Actions to take:
a – Output the passage of the article on Sansone's endurance records between "Well, no, Hamilton" and "others were skeptical.", inclusive.
b – Answer these questions using the article on Sansone's endurance records:
(i) In what year did Hamilton first set the Colorado 14ers speed record, and how long did it take him?
(ii) What is the official time limit for Nolan's 14?
(iii) Where did Sansone meet Hamilton in 2012?
c – Continue the article on Sansone's endurance records from the point where it stops.

Hey, he said, turning to her from the driver’s seat. What about summiting all the fourteeners in Nolan’s 14? 

Sansone couldn’t believe it. Only three hours had passed since completing a feat that would finally give her some real respect among the supportive, but persnickety, cult of extreme endurance athletes. Couldn’t she just enjoy that?

Well, no, Hamilton argued, she was in incredible shape and he believed in her. His faith was rewarded: A month later, she broke the women’s speed record for Nolan’s 14, giving her a third record obscure to the general public but revered in the endurance world. 

The respect she earned this summer was a long time coming. Hamilton always believed in her. But at first, many others were skeptical. 

Since they began dating in 2017, many had dismissed Sansone as Hamilton’s tag-along.

Hamilton is a legend. In 1999, he set the Colorado 14ers speed record, climbing all of them in 13 days and 22 hours. A guy who everyone called Cave Dog shattered that record a year later by climbing them in 10 days. The record held until Hamilton broke it in 2015, summiting all of them in nine days. 

Sansone was a relative unknown — she had set the women’s speed record for California’s fourteeners in 2017, but no one cared about California’s fourteeners. The endurance world’s response to her first time completing Nolan’s 14 was even more dismissive, even hurtful. 

Nolan’s 14 is the perfect example of the weird compulsion endurance athletes have to challenge themselves in painful and arduous ways. The route takes you over 14 fourteeners in the Sawatch Range. The official time limit, if you want it to count, is 60 hours. Why 60 hours? Because dem’s the rules. It requires 100 miles and 44,000 feet of climbing, most of it above treeline. Nolan’s is, essentially, the worst ultramarathon ever, except it’s an unofficial event. You can do it anytime you want, and you don’t get a T-shirt or a medal. The only good news is there’s no entry fee. 

In 2020, Sansone and Hamilton did it in 53 hours. This was seven hours faster than the cutoff. and Sansone, because she did it in 53 hours, had set a new women’s speed record. No one seemed to care. The indifference was, in fairness, understandable: There was no women’s record officially set. It was the way people dismissed her that hurt. 

People acted as if Hamilton had led her on a leash, or perhaps carried her on his back. Even close friends were derisive. One suggested to Sansone that she couldn’t claim the women’s record because Hamilton was leading the way. One of Hamilton’s buddies saw a photo of the two of them for a magazine feature and said it “was a stretch” that Sansone had a climbing rope in her hand, even though it really was just a prop for the photo. 

“That really pissed me off,” Hamilton said. 

Driving toward the year of Andrea

Sansone didn’t want notoriety. She looked at the mountains as a way to strengthen the figure-eight knot the two had enjoyed since she met him in 2012 climbing the Maroon Bells near Aspen. Her intention of doing Nolan’s 14 with Hamilton was just to have fun with him, not to set any kind of record at all. She was fine with their time being recorded as a mixed-gender team instead of an individual record. 

This story first appeared in The Outsider, the premium outdoor newsletter by Jason Blevins.

In it, he covers the industry from the inside out, plus the fun side of being outdoors in our beautiful state.

But that didn’t make everyone’s indifference hurt any less. As much as she looked up to Hamilton and marveled at his legend, it hurt to be so overshadowed by it.

Collected data:

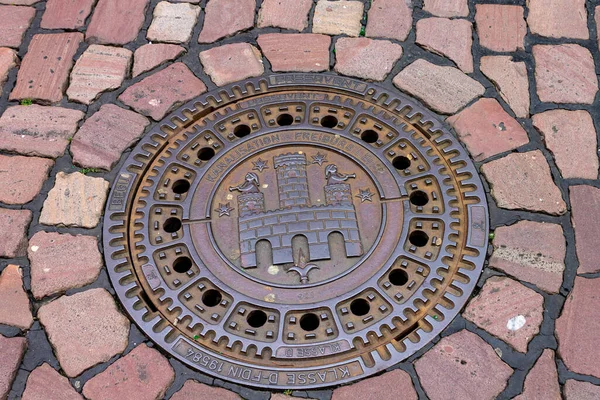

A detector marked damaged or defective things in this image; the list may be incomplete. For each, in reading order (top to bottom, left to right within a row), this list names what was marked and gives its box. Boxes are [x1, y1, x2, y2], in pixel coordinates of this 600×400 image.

rusty metal surface [103, 73, 488, 390]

Set of answers:
a –
Well, no, Hamilton argued, she was in incredible shape and he believed in her. His faith was rewarded: A month later, she broke the women’s speed record for Nolan’s 14, giving her a third record obscure to the general public but revered in the endurance world. 

The respect she earned this summer was a long time coming. Hamilton always believed in her. But at first, many others were skeptical.

b –
(i) 1999, in 13 days and 22 hours.
(ii) 60 hours.
(iii) Climbing the Maroon Bells near Aspen.

c –
“Of course there’s a benefit to being with Andrew,” Sansone said. “I wouldn’t be where I am today without that. But there would be articles that didn’t even mention me. I felt so dismissed.” 

What was even worse for Sansone was the way the endurance world showered love on Meghan Hicks and Sabrina Stanley after they broke her record and then set and reset it that same year. Sansone’s accomplishment had at least in part inspired Hicks and Stanley to go for the record. 

Stanley finally recorded the fastest time for a woman at 48 hours and 49 minutes. 

Sansone led the cheers. She was proud of them. But she couldn’t let her resentment go. She already doubted herself more than most realized. Hamilton could be a robot, but she was all emotion, and she didn’t need something like Nolan’s gouging her psyche. She swore to never do it again. 

Just imagine, then, how Sansone felt when Hamilton did bring it up again and all she wanted to do was soak in her accomplishment. 

Hamilton, though, was blown away by Sansone flashing through an arduous route linking Harvard, Columbia and Missouri, beating the split by an incredible five hours. Five hours! If she could do that again, she could own Nolan’s 14. No one would ever doubt her again. 

This time it was Sansone’s turn not to care. 

“No,” Sansone said to Hamilton that day in the car, adding in a few f-bombs before shutting him down. 

Days later, Sansone dug her beat-up toes in the sand on her family’s annual beach trip and allowed walls she’d been building since that winter to come down. It had already been the year of Andrea. She’d already set a record that May on the Manitou Incline, looping it 19 times in 24 hours, or five more than the previous record. She now owned an obscure but badass fourteeners record. She’d earned some respect. 

Hadn’t she done enough? 

A match made at Maroon Bells 

This will surprise no one, but Hamilton and Sansone have enough energy to power a small city. This is why, even if you could take the mountains away, they are a good match: They are the only ones who can keep up with each other. They riff off each other, like thrash metal guitarists, and interrupt each other and get lost in conversations that go deeper than the Earth’s crust. 

“She always brought this cool energy to any trip we did,” Hamilton said. “It was just so fun to hike with her.” 

Andrea Sansone and Andrew Hamilton started hiking together after meeting in 2012 at the summit of Maroon Peak, left, one of the two challenging 14,000-foot peaks that make up Maroon Bells near Aspen. (Hugh Carey, The Colorado Sun)

Sansone was a Florida nurse in 2012 who had climbed a couple fourteeners on trips to visit a friend when she met Hamilton on the summit of south Maroon.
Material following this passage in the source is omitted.